The first question on the first floor has been solved, and the second question is f'(x)=6x 2-12x-18=6(x+1)(x-2), it can be seen that f(x) is monotonically increasing in (— 1), (-1,2) monotonically decreasing, 2,+ monotonically decreasing, the meaning of the problem is that in the interval [m,m+4] is f(x) is a monotonic function, which may be monotonically increasing or monotonically decreasing, but it must be monotonic, that is, in [this interval, the sign of f'(x) must be constant positive or negative, and cannot be changed, and the length of this interval is 4, However, the monotonically decreasing interval is (-1,2) and the length is 3, so f(x) cannot be monotonically decreasing on [, so it can only be monotonically increased.

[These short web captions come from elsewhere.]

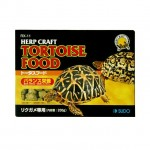 Sudo Herp Craft Tortoise Food ( Made in Japan )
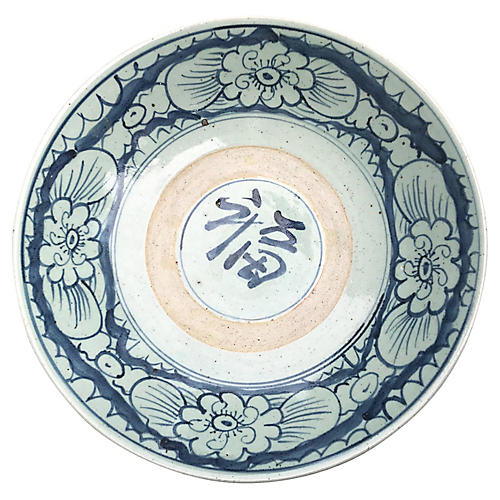 Antique Chinese Swatow Charger Bowl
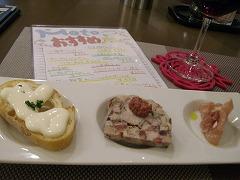 新しくレストラン・バーがオープンしました!_f0055803_1557266.jpg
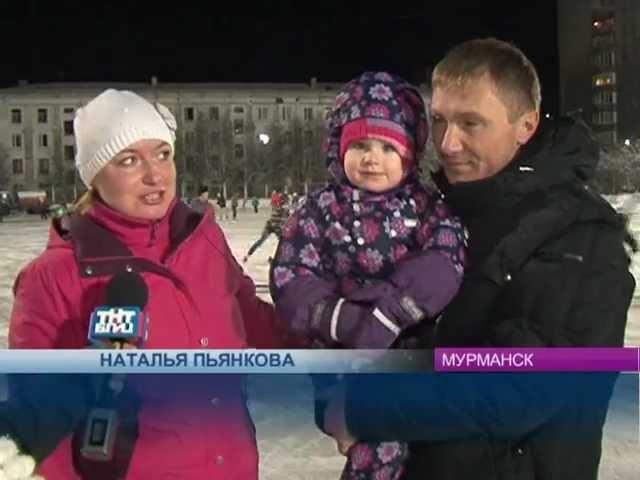 Мурманск ск
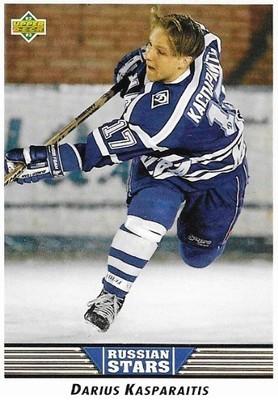 Kasparaitis, Darius / Moscow Dynamo | Upper Deck #335 | Hockey Trading Card | 1992-93 | Russian Stars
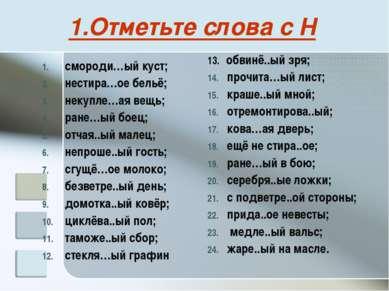 1.Отметьте слова с Н смороди…ый куст; нестира…ое бельё; некупле…ая вещь; ране...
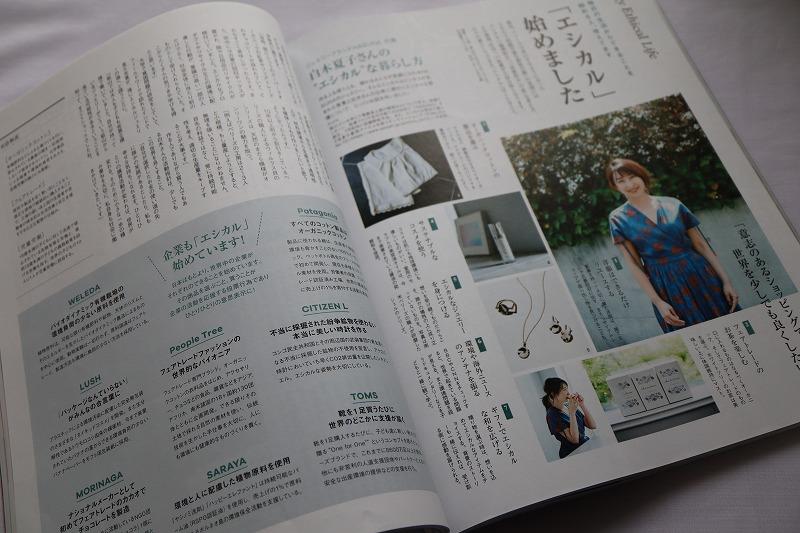 LOW(グロー)2019年7月号【雑誌】の中身・「エシカル・ライフ」の紹介ページ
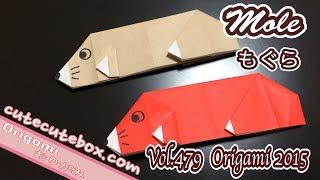 Origami =Mole= おりがみ=モグラ(もぐら)=折ってみた! 2015 Origami Vol.479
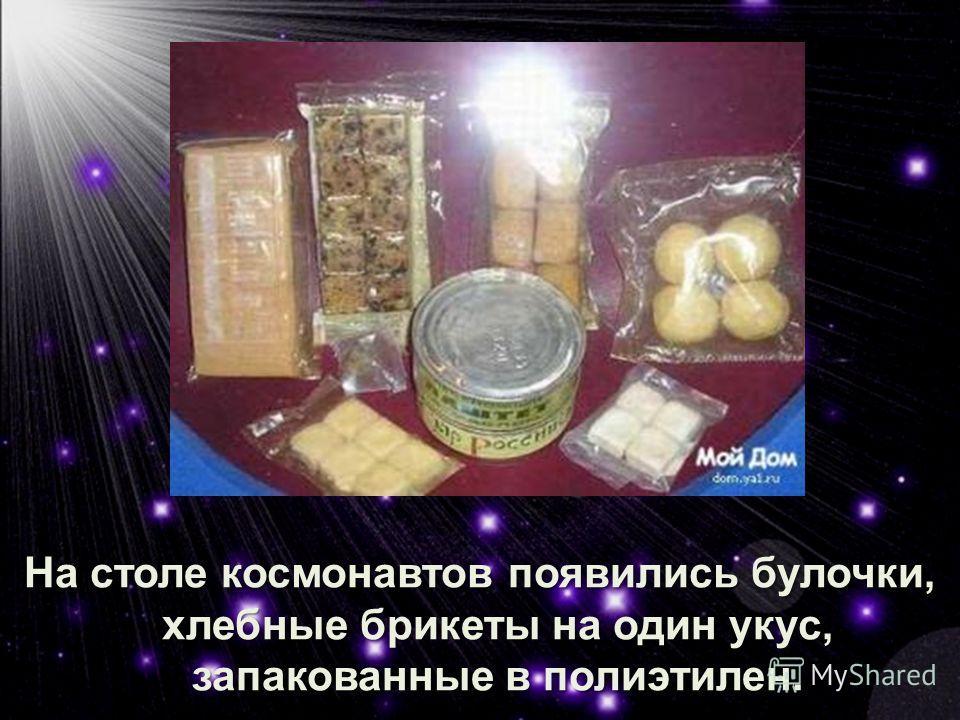 На столе космонавтов появились булочки, хлебные брикеты на один укус, запакованные в полиэтилен.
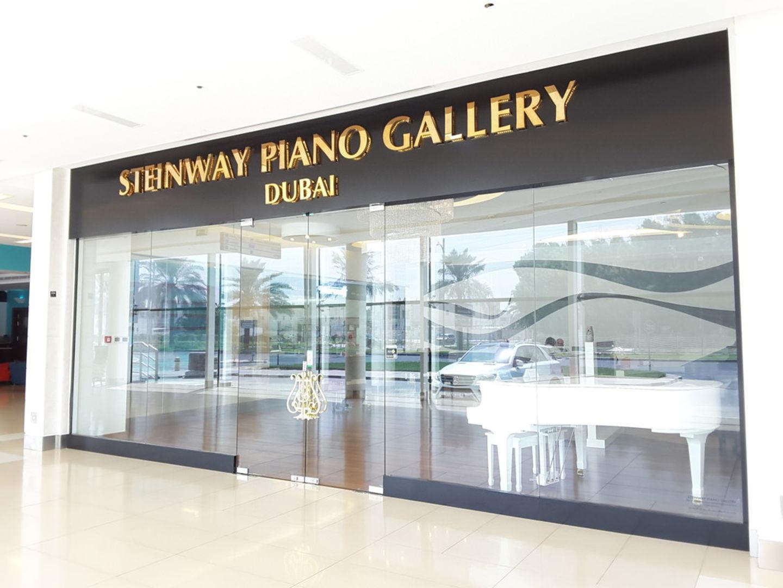 HiDubai-business-steinway-piano-gallery-shopping-books-movies-music-jumeirah-3-dubai-2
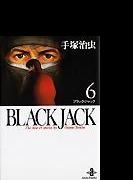 Black Jack The best 14stories by Osamu Tezuka 6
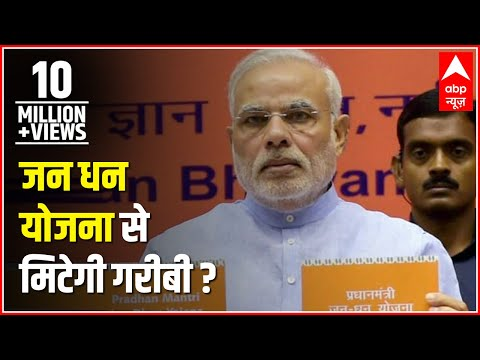 ABP News debate: Will 'Jan Dhan Yojna' fight poverty in country?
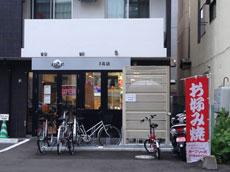 広島風お好み焼きピックアップ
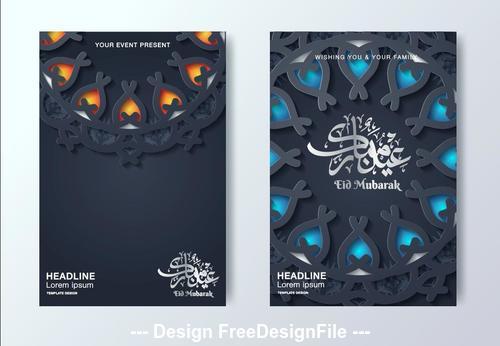 Elegant ramadan kareem islamic design vector 01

So m+4 -1, or m2, so the result is m-2, or m2. Let's make it clear ...

1.From the meaning of the title f'(x)=6x2+2ax+b should be 0 at x=-1 and x=2, substitute them for ,--a=-6, b=-18

f(x)=2x 3-6x 2-18x+3, the maximum is: f(-1)=-5, f(2)=-41

2. f'(x)=6x2-12x-18=6(x+1)(x-2), m+4<=-1 or m>=2---m<=-5 or m>=2

The derivative is equal to zero, and the standing point is found, and according to the interval and the value range of a and b, the extreme value and the m value range can be solved.